The Cresset and the Valparaiso University community suffered a sad loss this past July with the passing of Prof. John Steven Paul. “JSP” was a member of the Cresset’s Advisory Board, a regular contributor to these pages, and one of the finest colleagues you could ever hope for. Through his tireless service and remarkable gifts, he served this university in many roles, including Professor of Theatre, Chair of the Faculty Senate, Program Director of the Lilly Fellows Program in Humanities and the Arts, and Director of the Soul Purpose liturgical drama troupe.
When the terrible news began to spread, the entire community was stunned. JSP was so young and full of life. His work at this university was important in too many ways for us to lose him. We could hardly imagine what our campus gatherings would be like without his generous character, cheerful hospitality, and unfailing smile.
A few days later, the university community came together in the Chapel of the Resurrection. (Another service was held more recently, after classes began, so those who were away for the summer could join in the celebration of JSP’s life.) Provost Mark Schwehn and Prof. Fred Niedner spoke words that were beautiful and touching. A choir of over eighty voices led us in song. But more than anything else, I will remember looking around the chapel and seeing the faces of young men and women who had come from all over the country to join us that day. They were scholars, teachers, performers, and artists now serving countless other communities. Their presence made me realize that while JSP’s work meant so much to us at Valparaiso University, his legacy reaches far beyond our campus.
In this issue, we are pleased to be able to present one last piece by JSP: “Soaring, Avian Marginalia” (page 15) as performed on 17 October 2008 during ceremonies for the inauguration of the university’s new president. The work was performed by active and alumni members of Soul Purpose, a group of young people in which he took great pride. JSP sent this piece to me last spring and asked if it might be included in the Trinity issue, which commemorated both the University’s 150th anniversary and President Heckler’s inauguration. By the time he sent it to me, the issue was nearly complete and the pages were full. So we bring it to you now, in remembrance of a colleague who will be missed and whose good work lives on.
Thirteen years have passed since The Cresset’s last major redesign. The old look was tweaked now and then, but the Trinity 2009 issue looked much like the Michaelmas 1996 edition.
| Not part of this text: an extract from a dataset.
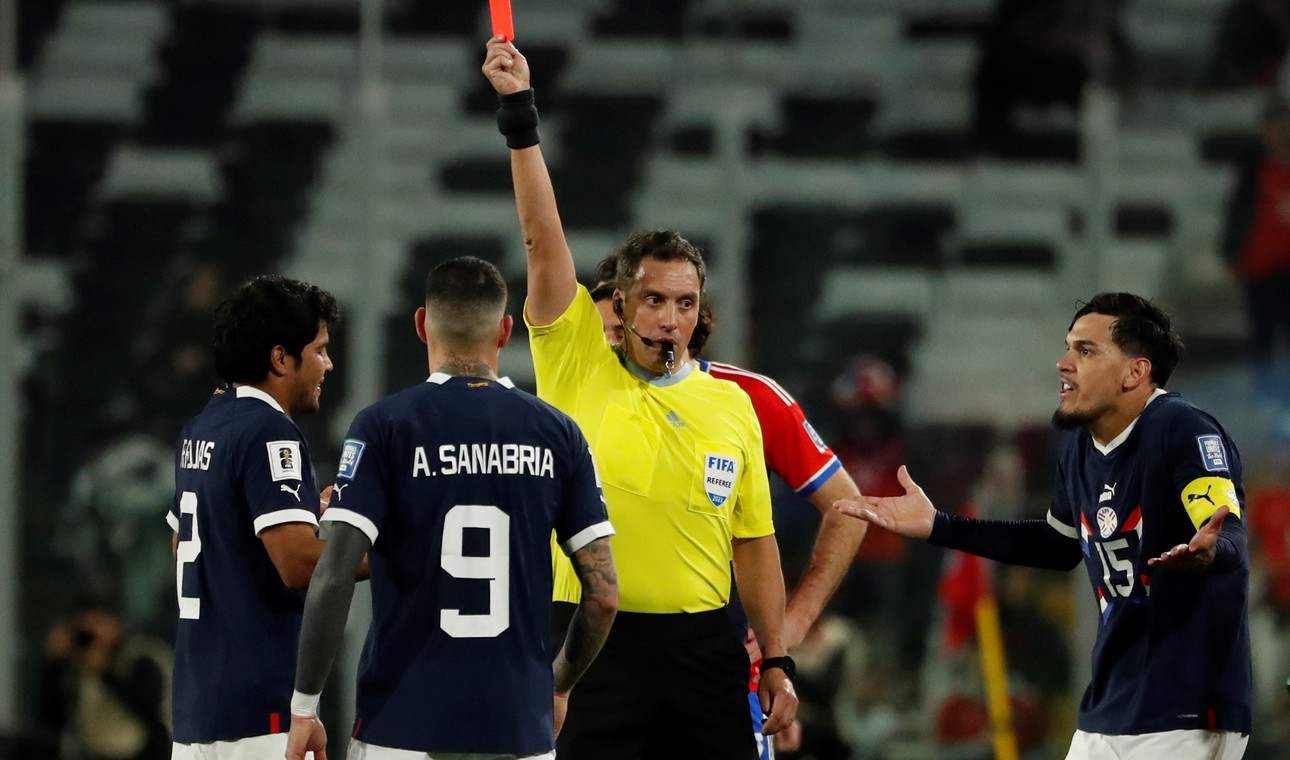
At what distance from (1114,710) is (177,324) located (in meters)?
5.83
The old design served us well for many years, but it was time to try something new.
Readers of The Cresset know that the real strength of this journal is the quality of work done by our writers. Our goal in the redesign process was simply to make their great work that much easier to get to. We’ve introduced a touch of color to the journal. That creates a little more visual interest, but, more importantly, the color will highlight design elements that make the journal more accessible and easier to navigate. The front-cover lists our feature essays more prominently, the reworked table of contents makes it easier to find your favorite columns, and the new page headers lend a more distinctive feel to each section and department.
We have worked hard to get this new look right, and we hope you find it to be an improvement. As always, your comments and concerns about these changes or anything else in the pages of The Cresset always will be appreciated.